Plans for new e-Privacy Regulation published by European Commission

Out-Law News | 10 Jan 2017 | 5:06 pm | 3 min. read

Internet service providers, mobile network operators and 'over the top' communication service providers such as Skype and WhatsApp face tough new EU rules on their processing of electronic communications data.

The European Commission on Tuesday proposed a new Privacy and Electronic Communications (e-Privacy) Regulation to replace the existing e-Privacy Directive. The plans, if implemented, would update current rules on the confidentiality of electronic communications, and bring OTT communication service providers within scope of the EU's e-Privacy laws for the first time.

The draft Regulation, amongst other things, also sets out new rules on the use of 'cookies' and other "device fingerprinting" technologies, and direct marketing via electronic communications.

Users of electronic communications services would also obtain a new right to object to the processing of their electronic communications data, and could potentially win compensation from communication providers if they have "suffered material or non-material damage as a result of an infringement" of the new rules by those companies.

If implemented, the new Regulation would also require regulators to cooperate on enforcement action where breaches have a cross-border impact, and it could also lead more internet users to block third-party adverts.

Information law expert Marc Dautlich of Pinsent Masons, the law firm behind Out-Law.com, said it is clear from the proposals that the Commission wants the new e-Privacy Regulation to closely align with the new General Data Protection Regulation (GDPR).
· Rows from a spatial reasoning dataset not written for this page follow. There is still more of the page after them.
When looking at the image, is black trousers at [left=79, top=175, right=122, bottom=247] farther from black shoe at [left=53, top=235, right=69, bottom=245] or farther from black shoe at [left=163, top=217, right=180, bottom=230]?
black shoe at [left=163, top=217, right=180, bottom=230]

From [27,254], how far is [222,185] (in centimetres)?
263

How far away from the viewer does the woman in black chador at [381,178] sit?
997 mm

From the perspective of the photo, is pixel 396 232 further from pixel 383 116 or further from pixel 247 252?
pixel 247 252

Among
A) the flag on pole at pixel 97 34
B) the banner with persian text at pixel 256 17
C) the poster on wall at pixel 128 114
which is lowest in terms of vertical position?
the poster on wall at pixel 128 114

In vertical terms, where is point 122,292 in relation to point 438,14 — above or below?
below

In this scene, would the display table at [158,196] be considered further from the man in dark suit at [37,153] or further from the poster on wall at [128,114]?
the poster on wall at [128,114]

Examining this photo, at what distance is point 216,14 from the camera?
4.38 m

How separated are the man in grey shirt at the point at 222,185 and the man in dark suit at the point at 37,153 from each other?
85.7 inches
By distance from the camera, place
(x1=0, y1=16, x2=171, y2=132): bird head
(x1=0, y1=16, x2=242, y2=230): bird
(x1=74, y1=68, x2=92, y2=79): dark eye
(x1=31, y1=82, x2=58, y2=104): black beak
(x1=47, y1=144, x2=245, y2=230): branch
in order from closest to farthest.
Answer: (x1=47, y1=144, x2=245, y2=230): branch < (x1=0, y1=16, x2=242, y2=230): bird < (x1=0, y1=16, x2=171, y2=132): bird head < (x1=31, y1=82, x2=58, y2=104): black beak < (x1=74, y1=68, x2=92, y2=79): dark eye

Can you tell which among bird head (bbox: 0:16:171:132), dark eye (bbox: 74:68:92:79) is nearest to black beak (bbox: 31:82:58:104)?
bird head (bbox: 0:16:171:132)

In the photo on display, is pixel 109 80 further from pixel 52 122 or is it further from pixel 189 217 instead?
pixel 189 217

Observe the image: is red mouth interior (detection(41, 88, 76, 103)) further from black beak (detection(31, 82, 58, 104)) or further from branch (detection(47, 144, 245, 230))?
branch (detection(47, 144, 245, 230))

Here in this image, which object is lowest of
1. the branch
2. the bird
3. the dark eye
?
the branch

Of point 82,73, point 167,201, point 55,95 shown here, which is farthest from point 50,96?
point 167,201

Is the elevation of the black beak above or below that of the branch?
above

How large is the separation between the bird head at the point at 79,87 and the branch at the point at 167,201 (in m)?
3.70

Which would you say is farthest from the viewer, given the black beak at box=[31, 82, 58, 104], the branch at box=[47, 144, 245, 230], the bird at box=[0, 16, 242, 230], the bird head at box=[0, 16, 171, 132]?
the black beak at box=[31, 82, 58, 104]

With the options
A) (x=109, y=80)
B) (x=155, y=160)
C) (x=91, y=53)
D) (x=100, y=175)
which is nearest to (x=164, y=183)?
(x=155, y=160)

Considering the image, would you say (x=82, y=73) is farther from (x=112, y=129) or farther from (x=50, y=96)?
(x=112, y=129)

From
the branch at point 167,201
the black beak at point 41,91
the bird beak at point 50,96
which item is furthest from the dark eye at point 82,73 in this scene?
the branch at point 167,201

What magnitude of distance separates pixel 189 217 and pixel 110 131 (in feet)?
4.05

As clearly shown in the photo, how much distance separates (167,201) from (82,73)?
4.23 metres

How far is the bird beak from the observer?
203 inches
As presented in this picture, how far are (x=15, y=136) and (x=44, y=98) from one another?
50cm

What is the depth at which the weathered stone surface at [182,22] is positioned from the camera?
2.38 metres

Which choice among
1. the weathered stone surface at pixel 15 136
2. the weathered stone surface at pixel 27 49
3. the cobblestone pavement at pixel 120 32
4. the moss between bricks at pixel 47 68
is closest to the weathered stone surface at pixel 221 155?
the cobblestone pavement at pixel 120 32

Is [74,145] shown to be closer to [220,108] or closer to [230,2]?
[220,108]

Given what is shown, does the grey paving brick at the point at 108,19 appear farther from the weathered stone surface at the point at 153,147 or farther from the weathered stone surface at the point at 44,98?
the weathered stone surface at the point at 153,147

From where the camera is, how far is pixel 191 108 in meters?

"The Commission wants the new Regulation to come into force on 25 May 2018, the same day as the GDPR takes effect," Dautlich said. "If finalised as a Regulation, the e-Privacy rules, like the GDPR, would apply uniformly across the EU, albeit there is some scope for EU member states to draft their own rules in some areas. Many of the definitions for terms that are central to the draft Regulation, including in relation to consent, are drawn from the GDPR, and several provisions, including in respect of fines for breaches of the rules, are based on the GDPR also."

"There has been uncertainty in the market over how a reformed e-Privacy framework would interact with the broader data protection laws set out in the GDPR. Industry and practitioners will therefore welcome the certainty of moves to align the two regimes, although the detail of some of the proposals may concern them," he said.

Under the proposals, web browsers, and other providers of software that permit electronic communications, would be obliged to inform users of their options to "prevent third parties from storing information on the terminal equipment of an end-user or processing information already stored on that equipment", and to require those users to select a particular privacy setting at the point of installation.

Dautlich said publishers and the ad industry will not welcome plans which could lead to more consumers blocking access to targeted third-party advertising, from which online content providers derive revenues.

Dautlich also said that although it has not yet been proven whether a new 'consistency mechanism', designed to facilitate closer cooperation by regulators on cross-border enforcement cases under the GDPR, works in practice, in principle it was right for the system to be applied to e-Privacy cases, as the Commission proposed.

Dautlich said that responsible marketers would welcome the stiffer penalties framework that the Commission has proposed for infringements of e-Privacy rules, which mirrors that which applies under the GDPR.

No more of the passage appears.